Material and Methods, Results

 

 

-the data presented in Figure 1 is used by the authors to conclude that C. reinhardtii is not able to grow on exogenous fatty acids. The right panels of Figure 1A show growth curves of cultures incubated with acetate, butyric acid and valeric acid, plus control (tween 80 alone) for two different strains. The cell density of the culture was determined for only three days after transfer to the test media. Culture was incubated at 23C, which results in a doubling time longer than 24h for the acetate containing media (in dark). If the other compounds were supporting growth but at a slower rate than acetate, the increase in cell number would have been missed in such a short time course. In addition, it is possible that there is a lag phase at the beginning of the time course because cells would be adapting to a potential new carbon source. If authors want to conclude that the compounds tested cannot support growth, they should present an extended time course. 

 

-Authors use Tween 80 as a dispersal agent for fatty acids in the growth experiments shown in Figure 1, arguing that it “has been previously shown to be effective for this purpose in other microbial studies”. Is there any previous work that shows that Tween 80 can be used for this purpose for Chlamydomonas cultures?

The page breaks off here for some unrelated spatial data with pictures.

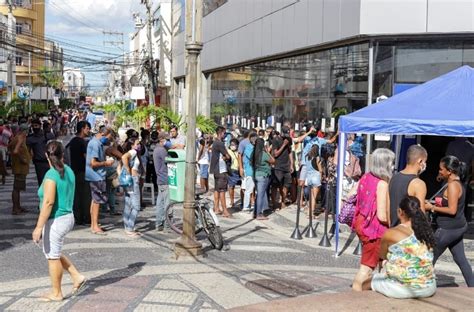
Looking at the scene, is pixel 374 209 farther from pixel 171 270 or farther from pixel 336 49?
pixel 336 49

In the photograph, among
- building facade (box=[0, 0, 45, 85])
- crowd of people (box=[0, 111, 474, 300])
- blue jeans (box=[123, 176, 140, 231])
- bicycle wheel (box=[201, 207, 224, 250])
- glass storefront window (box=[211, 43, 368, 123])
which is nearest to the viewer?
crowd of people (box=[0, 111, 474, 300])

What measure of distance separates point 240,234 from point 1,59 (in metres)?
57.9

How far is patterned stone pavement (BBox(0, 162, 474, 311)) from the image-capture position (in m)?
7.10

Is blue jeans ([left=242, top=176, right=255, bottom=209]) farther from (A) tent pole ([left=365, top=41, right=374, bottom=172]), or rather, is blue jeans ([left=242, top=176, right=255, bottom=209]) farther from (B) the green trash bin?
(B) the green trash bin

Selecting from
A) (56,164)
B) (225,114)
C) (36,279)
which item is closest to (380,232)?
(56,164)

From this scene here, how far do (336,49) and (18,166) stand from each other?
7.92 m

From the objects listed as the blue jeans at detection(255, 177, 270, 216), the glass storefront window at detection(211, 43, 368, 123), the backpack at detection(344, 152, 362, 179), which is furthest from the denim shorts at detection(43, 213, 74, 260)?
the glass storefront window at detection(211, 43, 368, 123)

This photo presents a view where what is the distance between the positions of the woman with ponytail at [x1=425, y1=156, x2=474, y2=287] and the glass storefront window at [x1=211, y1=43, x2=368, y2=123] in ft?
24.6

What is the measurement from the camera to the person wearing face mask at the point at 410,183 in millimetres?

Can the authors show (and include in the manuscript) that fatty acids actually are being uptaken by the cells?

 

-Please include number of technical/biological replicates which are presented in Figure 1. 

 

-Figure 1C, cell density in glucose with no palmitic acid in light and acetic acid with palmitic acid in dark are anomalously low. How reproducible were these results? Can authors hypothesise reasons behind the growth inhibition?

 

-Authors present a table of putative peroxisome biogenesis genes that they identify in Chlamydomonas (Table 1). The description of the bioinformatics strategy to identify these genes is poor, authors should add more info about how this was done. Identity values with characterised genes in other species will strengthen their conclusions. Is there any experimental data about any of the Chlamydomonas genes listed in this table that support a role in peroxisome biogenesis?

 

 

-Figure 2, bottom panel, Does the CIS2-CFP fusion protein expresses the full length protein or only the 21 first amino acids, as in CIS2-RFP? Could you please comment on this panel in the main text? 

 

-Authors should mention in the main text that the co-localization experiments were done using UVM4 cells, if that was the case, and comment that the marker localization that they observe may not apply to wild type cells, where the level of expression of these markers would be much lower. In addition, UVM4 was generated by UV mutagenesis, and the localization pattern may be specific to the genetic background of the mutant. 

 

 

Discussion

 

-paragraph about peroxisomal function and evolution in green alga. I am a bit confused by the author’s argument that “phototaxis may have meant that these organisms do not need to rely on beta-oxidation for energy generation in the dark”, which seems plausible. However, this hypothesis is not supported by the fact that Chlorella, which is non-flagellated, does not have beta-oxidation either. could the authors please clarify?

 

 

 

In addition, there are some typos and editing issues: 

 

-Line 234, the last sentence is not complete. 

 

-line 305, there is citation of a Table 16, which does not exist in the manuscript, and a paragraph that seems to be the last paragraph of the results section. 

 

-supplementary data requires improved presentation and the addition of more information: there is no title, no headlines, there is no connection between the first two paragraphs, or a reason why they are there.  

 

-line 396, typo in acetate

 

-reference list: I noted an error in the reference Young and Shacchar. The year is 2021 and not 2020 as it is printed. 

 

 

 

 

 

 

 

 

Author Response

Please find an uploaded PDF file. 

Author Response File: Author Response.pdf

Round 2

Reviewer 1 Report

The authors have highly improved the information given compared with the first version of this manuscript and have adequately addressed all my suggestions and comments. 

Reviewer 2 Report

Authors have addressed most of points raised in the first review.